On that windy new moon day of July, the Magnolia began her journey, with
Captain Haddock shouting 'Ahoy' from the starboard. I couldn't quite get the
sight of him somehow. The young recruits were exuberant in the initial few
months of the voyage and the sails flew whole nine yards all the time. One of
them, Smith who slept in the lower decks with me, became my close pal. We talked
a lot, shared many a tale. If there was one gossip which every tongue on the
vessel wagged about, it was about our skipper. It seemed many of us had never
got a good glimpse of the captain. We had heard his hoarse voice, sometimes
uttering curses on an unlucky crew. Even with the few who claimed to have seen
him, it was only a shadow or just his back against a wall, never the complete
face.
We estimated we would reach our destination in a year's time. We had rough weather a few times, yes, yet we
sailed constantly every single moment. We didn't stop anytime, anywhere, not a
single instant as far as my memory can serve me. Months became years. Many
wanted to question the captain. The few, higher up the ranks, who had the guts
to enter the lion's den were always met with failure as they couldn't get to
him. We had three square meals a day, at
least for a few months. Our supplies had been planned to last us for utmost a
year. As months became years, we barely had a few morsels each day.

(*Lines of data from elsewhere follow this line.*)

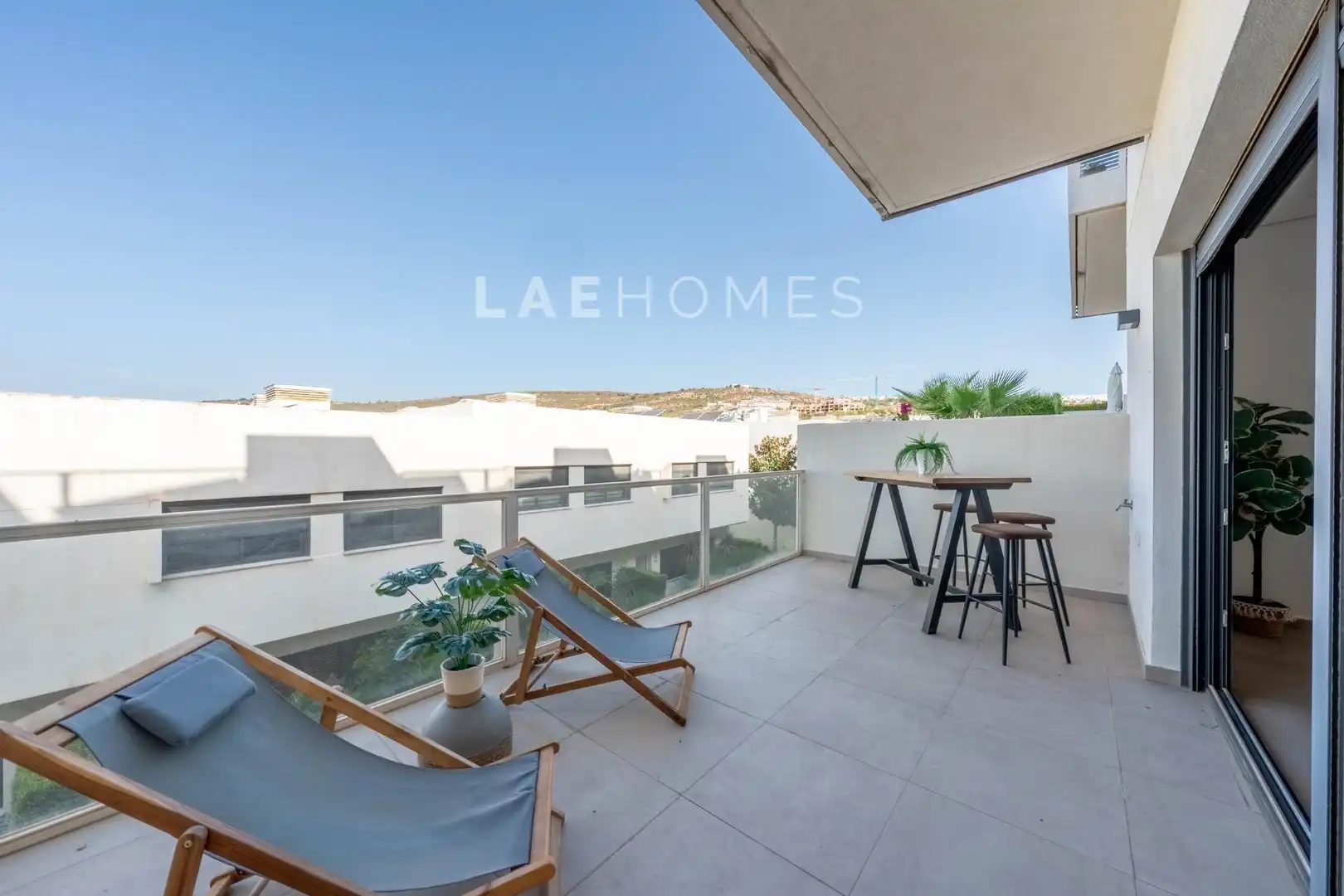 Terraza de Casa adosada en venta en Manilva con Aire acondicionado, Terraza y Trastero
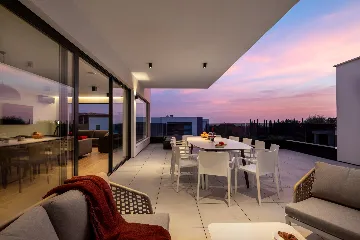 Spacious Modern Villa with Pool in Vodnjan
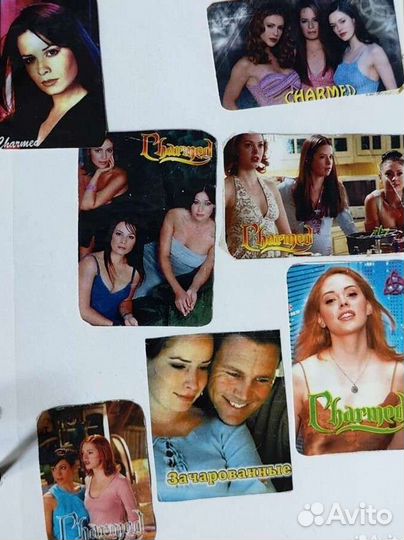 Наклейки Зачарованные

Interestingly the rum started getting more intoxicating each day, making us see spectacular islands and hear the mellifluous cry of mermaids. It made us forget
hunger.
Sometimes I wondered if all of this was just a dream or the sordid
reality was we had become zombie prisoners of the Magnolia? Have we entered
some forbidden enchanted sea with no way out to the land? The only change in
our eternal journey was the colour of the sky. Sometimes shaky blue, many a
times overcast with different shades of grey and charcoal black at nights. Waves
lashed high enough to cover the sails many times and I wished one of those mammoth
waves would just submerge the wretched ship and put an end to my bleak empty existence. It felt like getting tantalisingly close to the dark lips of Lady Death only for the whimsical maiden to turn her head away from one last kiss.
Kazuo Takahashi, a seasoned fisherman, started his day well before
dawn to make the most of the unusually calm sea, off the coast of Iwaki, in
northern Japan. Over the years Kazuo had acquired Zen like tranquillity and
sense of timing in his craft. He was precise in timing the casting and the
pulling of the nets. He had already made a good enough haul the four times he
had cast his net this morning. The sky had gone from deep purple to
reddish orange and was now already dim yellow.
Time to cast one last time for the morning. The last haul, not as
copious as the previous ones, was still sufficient. As he cast aside the fish
by type, preparing to leave home, he noticed a shiny object glinting the
morning sun across his eyes. He picked up the glass bottle and peered through
its mouth. He found an intricately carved miniature ship , with English letters
engraved on its side. He had never seen such a ship in his lifetime. Perhaps it
was from his great grandfather's times when pale men from the lands across the
Pacific came to trade with the Japanese.